1. Mesmo para os que se sentem distantes das canções dos Deolinda, o seu impacto — dir-se-ia de fenómeno de culto — é assaz interessante. Como muitos outros comportamentos revivalistas, na música e não só, há neles um efeito de "repetição" (de modelos da tradição popular) que, de uma maneira ou de outra, relança a questão social e simbólica das gerações e dos seus diferentes universos e valores.
2. Agora, o poder viral da canção Parva que Sou [em baixo, no Coliseu do Porto] está a gerar um efeito bem típico da aceleração mediática em que vivemos: em poucos dias, o tema desencadeou uma multiplicação de mensagens e links que faz com que seja já tratado como "hino" de uma geração [sugere-se a leitura do dossier publicado no Diário de Notícias, nomeadamente o artigo de Davide Pinheiro]. Vale a pena reflectir sobre tal conjuntura.
3. Não está em causa, repare-se, que a canção suscite pensamentos e afectos muito genuínos nas pessoas da referida geração — já definida como entre os 20 e 35 anos, isto é, genericamente envolvendo os que nasceram entre o pós-25 de Abril e o começo da década de 90. O que se discute é este efeito mediático que confunde a mera proliferação de mensagens com a produção de uma unidade simbólica que, de imediato, recebe o nome de "geração". É, aliás, um efeito característico das redes "sociais": impõem uma noção de colectivo apenas porque conseguem gerar quantificações mais ou menos elevadas — o trabalho ideológico, seja ele qual for, é substituído pela ideologia da quantidade.
4. Não estou, sequer, a contrapor um qualquer ideal geracional. Não estou, pelo menos, a contrapor crenças ou valores da minha geração — que é, também genericamente, a dos progenitores da que agora se identifica. Aliás, se formos por esse caminho (legítimo), teremos que reconhecer que aqueles que, actualmente, têm entre 50 e 65 anos deixaram um legado muito fraco que, agora, se mostra na sua anódina impotência utópica: é, no mínimo, uma desilusão que, de acordo com a letra de Parva que Sou, os filhos se fiquem pela queixa sindical de uma "geração sem remuneração" a quem ainda "falta o carro pagar".

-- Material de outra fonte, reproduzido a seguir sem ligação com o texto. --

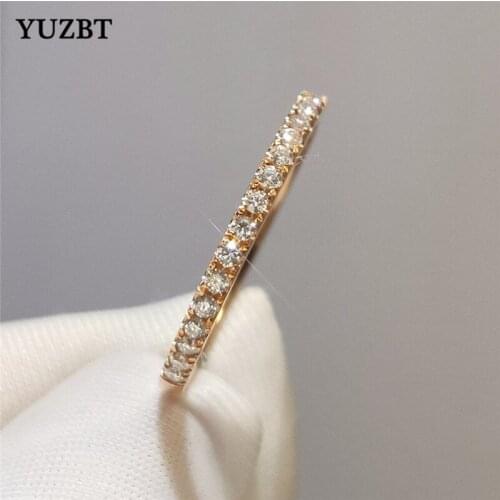 YUZBT 18K Rose Gold Round Brilliant Cut 0.1 Carat Gemstone Diamond Test Past D Color Moissanite Ring for Women Wedding Jewelry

5. Não posso esconder que, quando surgem comparações (e filiações) musicais entre os Deolinda e José Afonso, não encontro qualquer base pertinente de avaliação — em última análise, não encontro nada de comum entre o popular soft dos Deolinda e a crueza poética do autor de Venham Mais Cinco (o que, entenda-se, não me impede de rejeitar as muitas apropriações político-partidárias a que o legado musical de José Afonso tem sido sujeito). Em todo o caso, nesse aspecto, estamos no domínio das singularidades subjectivas — e geracionais, talvez... O que me choca é a possibilidade de este efeito viral, rapidamente exponenciado pela Net, lançar no domínio do debate público (?) o rótulo de 'Geração Parva' como uma espécie de item obrigatório para pensar e discutir os problemas — que não são poucos — dos que têm entre 20 e 35 anos. Nenhum deles se livra de, um dia destes, num qualquer programa de televisão, ser questionado nesse tom disparatado que triunfou no nosso espaço (des)informativo: "Afinal, a sua geração é parva ou não?..." Quando isso acontecer, acho que perderemos todos, seja qual for a data de nascimento que possamos encontrar no bilhete de identidade.